PASSAGE SHOWN:
Streaming data from NASA's Earth Surface Minteral Dust Source Investigation (EMIT)¶
This is a proof of concept notebook to demonstrate how earthaccess can facilitate the use of cloud hosted data from NASA using xarray and holoviews. For a formal tutorial on EMIT please visit the official repository where things are explained in detail. EMIT Science Tutorial
Prerequisites
- NASA EDL credentials
- Openscapes Conda environment installed
- For direct access this notebook should run in AWS
IMPORTANT: This notebook should run out of AWS but is not recommended as streaming HDF5 data is slow out of region
from pprint import pprint
import earthaccess
import xarray as xr
print(f"using earthaccess version {earthaccess.__version__}")

STATED EXERCISE 1:
According to the EMIT notebook, why is running it outside AWS not recommended?

Records from a spatial question set
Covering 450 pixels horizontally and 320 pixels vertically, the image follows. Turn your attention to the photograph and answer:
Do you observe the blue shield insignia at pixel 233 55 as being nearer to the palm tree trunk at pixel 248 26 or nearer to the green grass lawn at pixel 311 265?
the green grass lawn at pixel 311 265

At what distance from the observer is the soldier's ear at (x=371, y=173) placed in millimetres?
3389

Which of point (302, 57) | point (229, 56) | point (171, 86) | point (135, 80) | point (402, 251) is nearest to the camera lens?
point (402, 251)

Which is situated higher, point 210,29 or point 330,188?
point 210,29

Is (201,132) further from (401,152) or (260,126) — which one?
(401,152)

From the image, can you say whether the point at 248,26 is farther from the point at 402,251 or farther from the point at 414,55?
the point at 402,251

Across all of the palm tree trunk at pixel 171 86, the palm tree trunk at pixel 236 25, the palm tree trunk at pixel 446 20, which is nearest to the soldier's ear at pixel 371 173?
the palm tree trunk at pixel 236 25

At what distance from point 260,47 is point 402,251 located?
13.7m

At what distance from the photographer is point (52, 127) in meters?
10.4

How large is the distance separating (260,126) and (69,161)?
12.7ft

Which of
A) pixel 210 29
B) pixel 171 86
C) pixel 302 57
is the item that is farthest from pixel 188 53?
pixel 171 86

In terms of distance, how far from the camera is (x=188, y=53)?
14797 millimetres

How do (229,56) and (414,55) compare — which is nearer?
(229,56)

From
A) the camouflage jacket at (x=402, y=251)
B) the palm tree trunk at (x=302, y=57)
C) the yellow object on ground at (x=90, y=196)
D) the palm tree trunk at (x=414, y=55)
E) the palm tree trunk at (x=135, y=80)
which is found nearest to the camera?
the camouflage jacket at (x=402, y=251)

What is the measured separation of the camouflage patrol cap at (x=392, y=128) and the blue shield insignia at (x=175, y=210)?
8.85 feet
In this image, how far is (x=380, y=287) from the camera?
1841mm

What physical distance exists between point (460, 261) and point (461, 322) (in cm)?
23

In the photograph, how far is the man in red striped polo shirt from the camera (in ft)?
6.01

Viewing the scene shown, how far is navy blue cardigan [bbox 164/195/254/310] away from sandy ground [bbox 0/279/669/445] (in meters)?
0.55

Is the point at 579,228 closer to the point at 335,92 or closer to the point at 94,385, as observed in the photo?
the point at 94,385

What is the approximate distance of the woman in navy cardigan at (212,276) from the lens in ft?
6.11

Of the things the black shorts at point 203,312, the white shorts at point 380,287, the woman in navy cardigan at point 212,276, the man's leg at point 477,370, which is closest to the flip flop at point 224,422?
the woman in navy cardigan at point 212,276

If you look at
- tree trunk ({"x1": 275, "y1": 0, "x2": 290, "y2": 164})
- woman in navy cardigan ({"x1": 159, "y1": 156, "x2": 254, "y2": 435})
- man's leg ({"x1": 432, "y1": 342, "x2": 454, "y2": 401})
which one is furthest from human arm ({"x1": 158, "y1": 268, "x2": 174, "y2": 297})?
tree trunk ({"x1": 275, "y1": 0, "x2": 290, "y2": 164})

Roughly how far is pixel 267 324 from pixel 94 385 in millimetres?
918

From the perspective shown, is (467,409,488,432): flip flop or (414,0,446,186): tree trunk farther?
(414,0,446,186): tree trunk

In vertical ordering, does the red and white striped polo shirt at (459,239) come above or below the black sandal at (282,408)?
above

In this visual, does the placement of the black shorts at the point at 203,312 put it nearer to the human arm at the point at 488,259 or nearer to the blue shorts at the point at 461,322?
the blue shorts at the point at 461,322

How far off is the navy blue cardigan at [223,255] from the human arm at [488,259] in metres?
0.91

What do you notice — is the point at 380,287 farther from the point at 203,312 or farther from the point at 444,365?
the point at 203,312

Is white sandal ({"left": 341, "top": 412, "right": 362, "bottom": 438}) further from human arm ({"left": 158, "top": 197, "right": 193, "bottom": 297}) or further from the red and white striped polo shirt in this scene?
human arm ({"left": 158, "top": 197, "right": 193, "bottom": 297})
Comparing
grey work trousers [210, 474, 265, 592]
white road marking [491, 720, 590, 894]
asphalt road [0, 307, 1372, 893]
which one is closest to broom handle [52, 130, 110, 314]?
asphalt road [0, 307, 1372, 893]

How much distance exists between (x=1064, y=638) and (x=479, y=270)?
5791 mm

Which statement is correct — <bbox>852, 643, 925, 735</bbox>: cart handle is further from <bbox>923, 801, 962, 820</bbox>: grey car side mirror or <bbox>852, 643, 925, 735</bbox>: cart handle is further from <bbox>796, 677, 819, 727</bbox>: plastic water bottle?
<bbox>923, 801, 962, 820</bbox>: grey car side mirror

STATED EXERCISE 2:
Express part of the records as a Markdown table with the columns "No." and "Line," one row per line and blank lines omitted. Begin at the line that contains "At what distance from point" and stop after the line that contains "14797 millimetres".

TASK SOLUTION 1:
Streaming HDF5 data is slow out of region.

TASK SOLUTION 2:
| No. | Line |
|---|---|
| 1 | At what distance from point 260,47 is point 402,251 located? |
| 2 | 13.7m |
| 3 | At what distance from the photographer is point (52, 127) in meters? |
| 4 | 10.4 |
| 5 | How large is the distance separating (260,126) and (69,161)? |
| 6 | 12.7ft |
| 7 | Which of |
| 8 | A) pixel 210 29 |
| 9 | B) pixel 171 86 |
| 10 | C) pixel 302 57 |
| 11 | is the item that is farthest from pixel 188 53? |
| 12 | pixel 171 86 |
| 13 | In terms of distance, how far from the camera is (x=188, y=53)? |
| 14 | 14797 millimetres |